§ **Exercise requirements**
The records follow. Transcribe only the lines from the line containing "富聯(lián)華實(shí)木家具沙發(fā)財(cái)源滾滾" through the end, both ends included, and leave out the pictures.
Segment Start: Record set
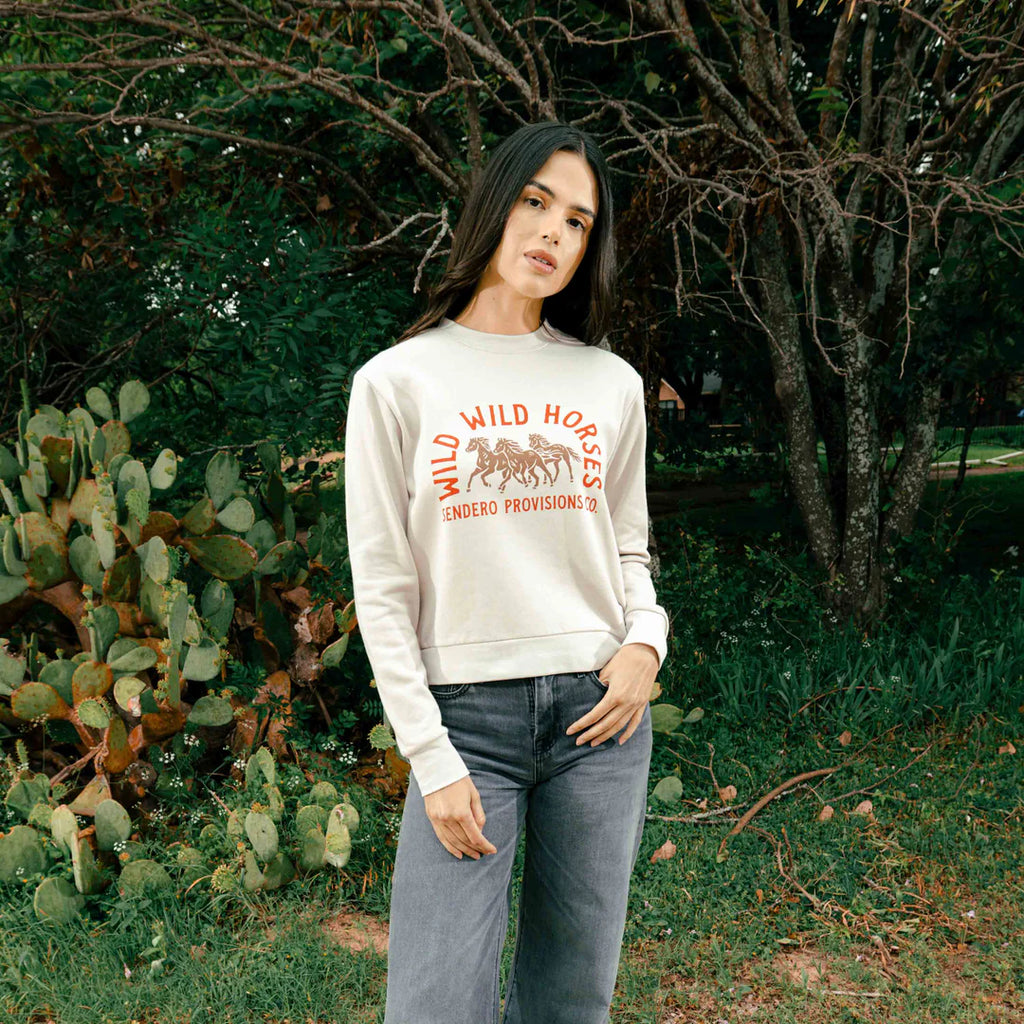 Sendero- Wild Wild Horses Sweatshirt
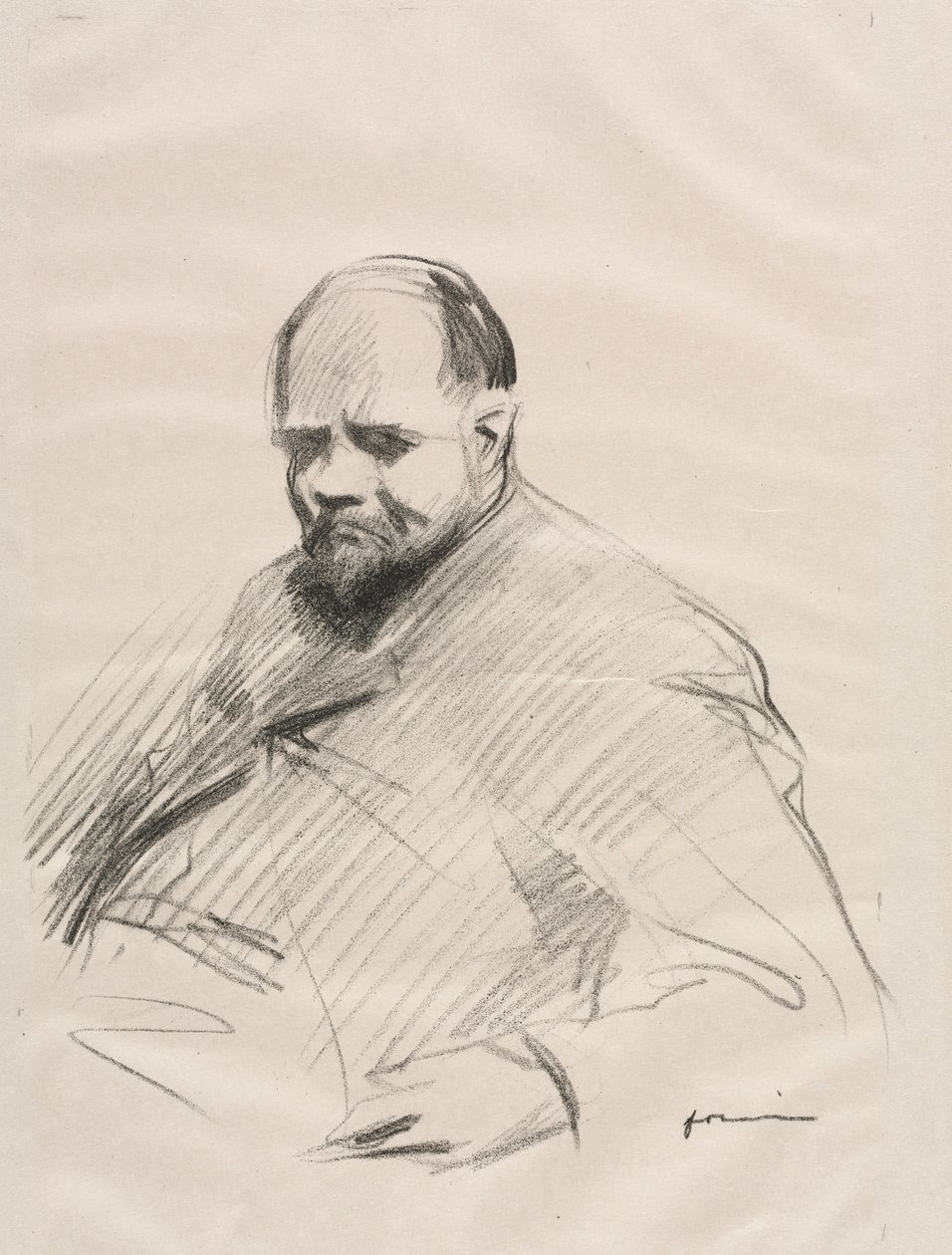 Ambroise Vollard door Jean Louis Forain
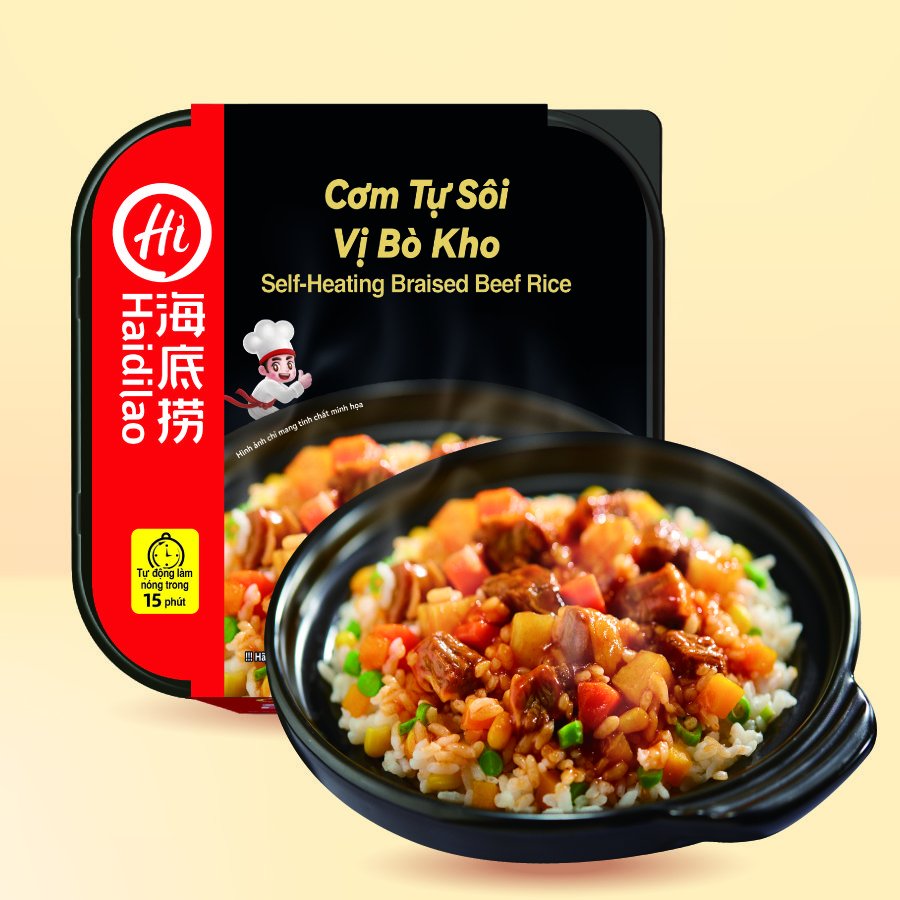 ĂN CHAY - Lẩu tự sôi và cơm tự sôi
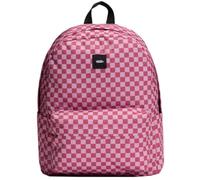 Vans - Mochila Old Skool Checkerboard, Hombre, Rosa, Talla: Talla única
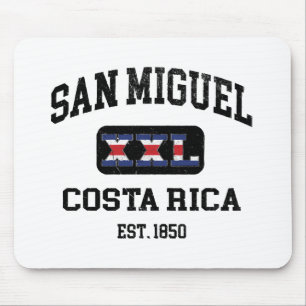 San Miguel, Costa Rica - XXL Athletic Mousepad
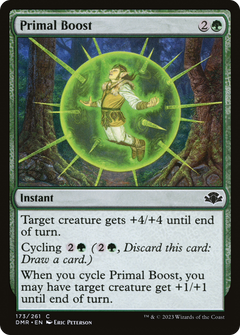 Primal Boost [Dominaria Remastered]-1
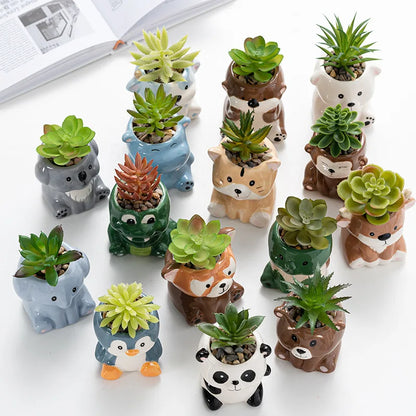 Cartoon Ceramic Flowerpot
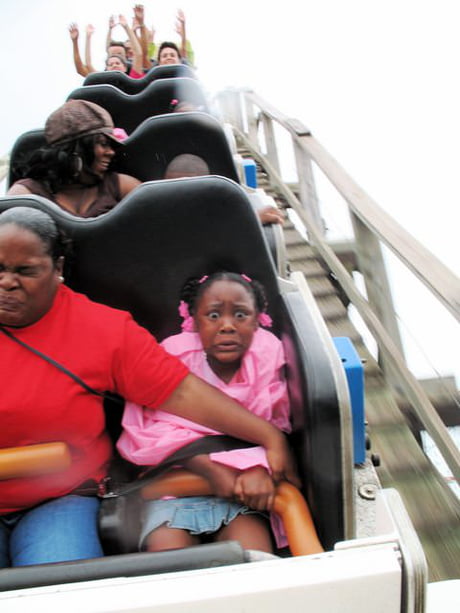 20 rollercoaster photos that will take you on one hell of a ride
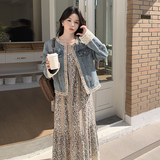 牛仔套装可拆卖G68-套装P300-K378牛仔P165-K198裙子P145-K198，女装套装/套裙，2C212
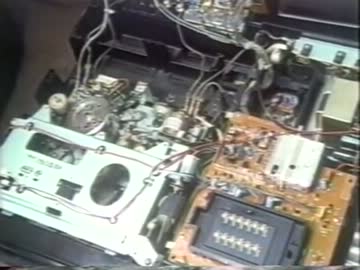 マシーンたちの謎 ビデオ（磁気記録の歴史と仕組み）1/2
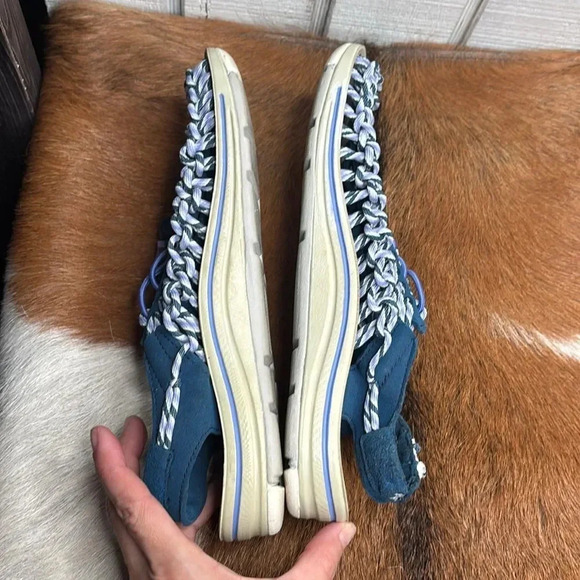 Keen women blue sandals size 8.5 - Picture 5 of 8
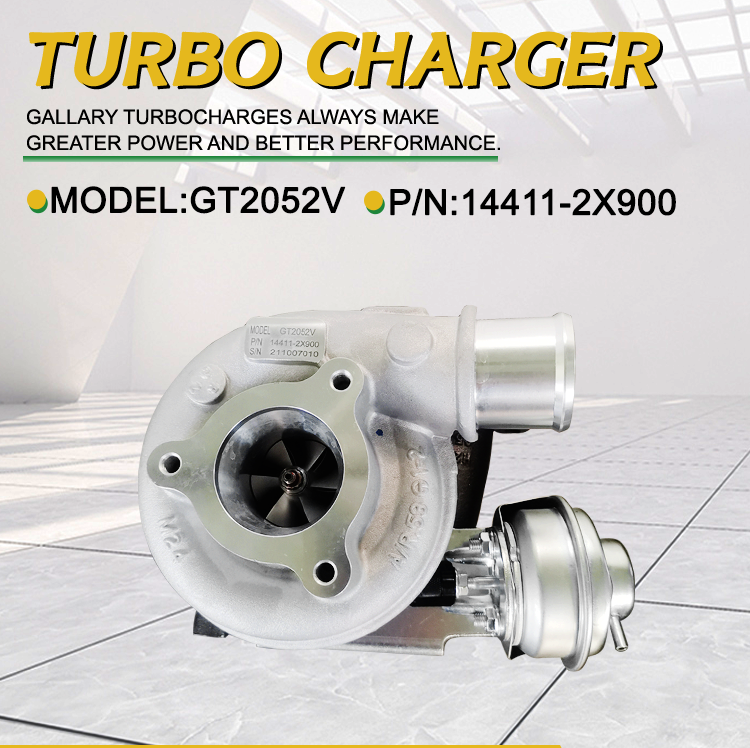 Turbocharger GT2052V 723739-0002 Turbo 14411-VC100 Turbocharger fit for Nissan Patrol with ZD30 3.0L engine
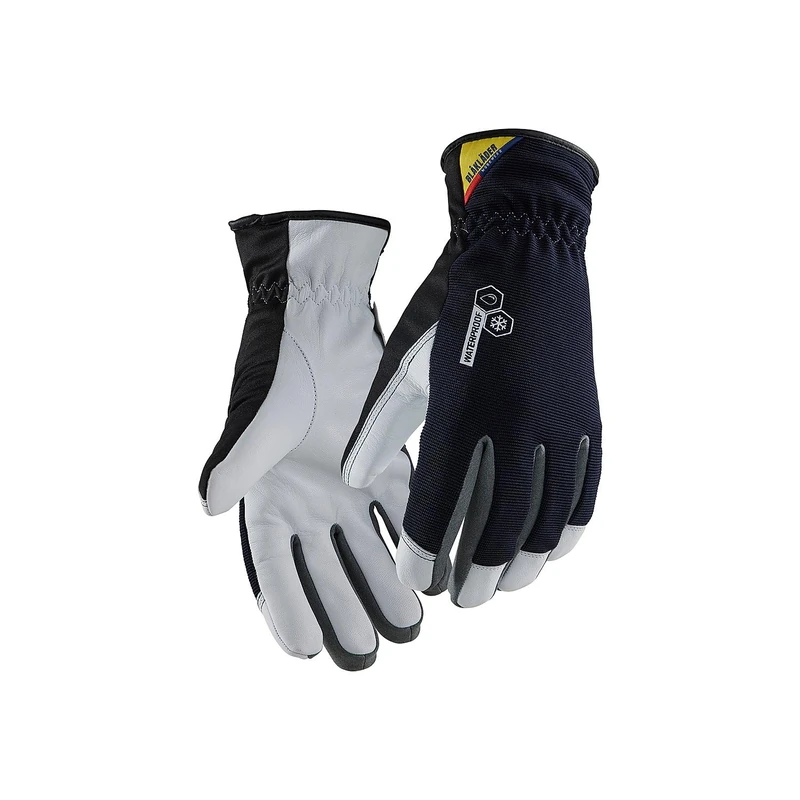 BLAKLADER Work Gloves with WP Brand Lining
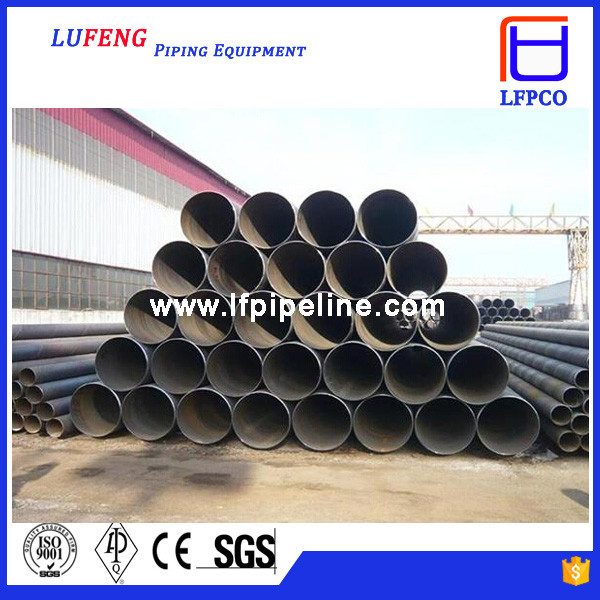 ASTM A333 steel tube/spiral welded L290 tube/Spiral API 5L X46 Welded Steel Pipe
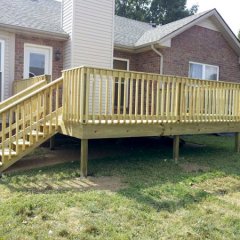 Wood Deck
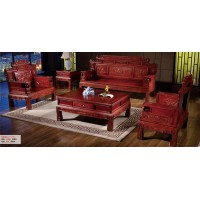 富聯(lián)華實(shí)木家具沙發(fā)財(cái)源滾滾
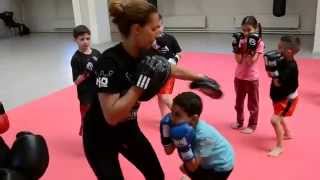 Boxe éducative Jah Boxing Academy [upl. by Betthel]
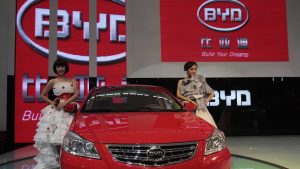 صافي أرباح BYD الصينية للسيارات الكهربائية تقفز 632% بالربع الأول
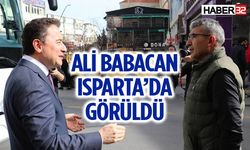 DEVA Partisi Genel Başkanı Ali Babacan Isparta’daydı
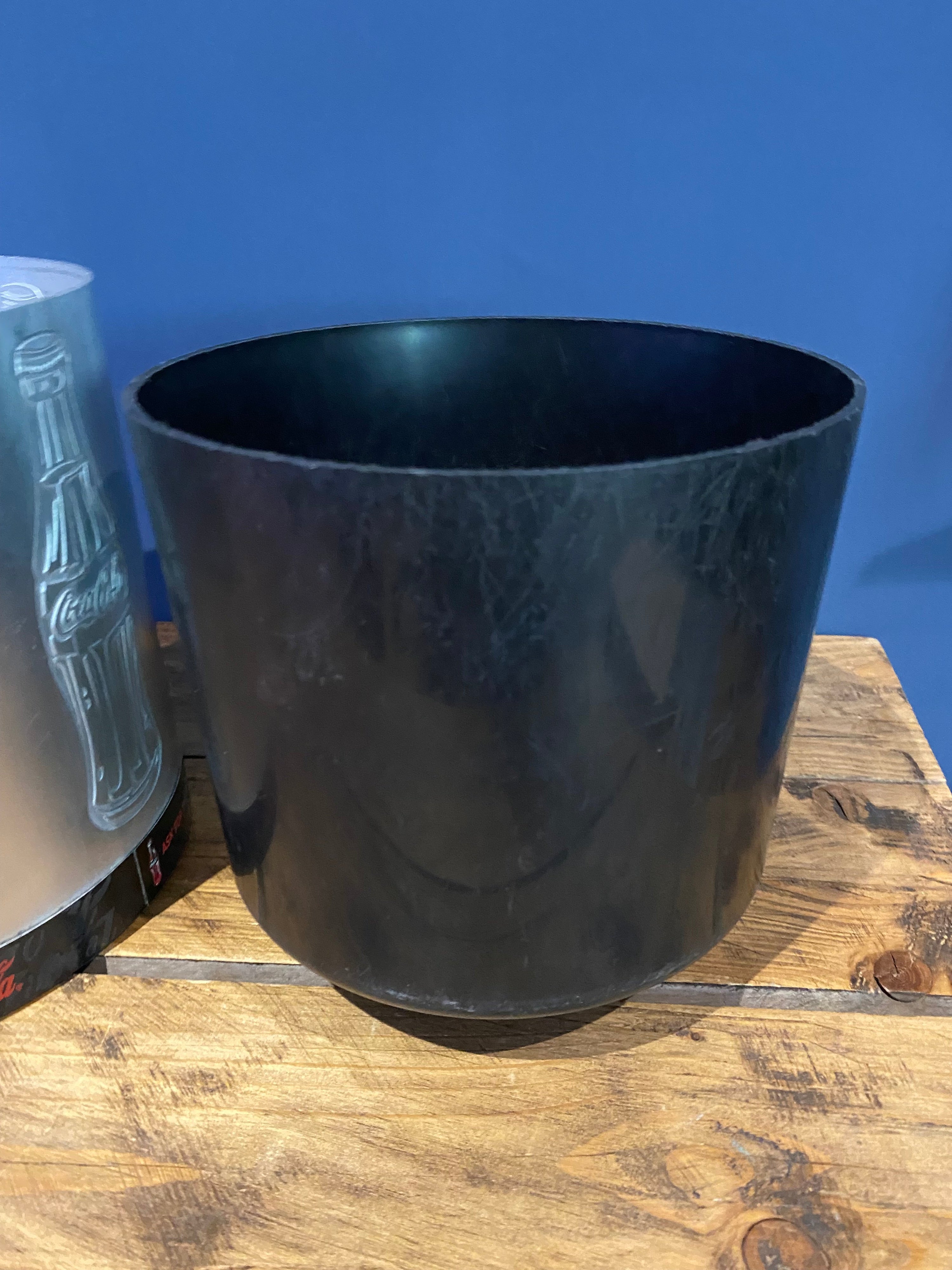 Vintage Alloy Coca Cola Ice Bucket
Segment End: Record set
§ **Task output**
 富聯(lián)華實(shí)木家具沙發(fā)財(cái)源滾滾
 Boxe éducative Jah Boxing Academy [upl. by Betthel]
 صافي أرباح BYD الصينية للسيارات الكهربائية تقفز 632% بالربع الأول
 DEVA Partisi Genel Başkanı Ali Babacan Isparta’daydı
 Vintage Alloy Coca Cola Ice Bucket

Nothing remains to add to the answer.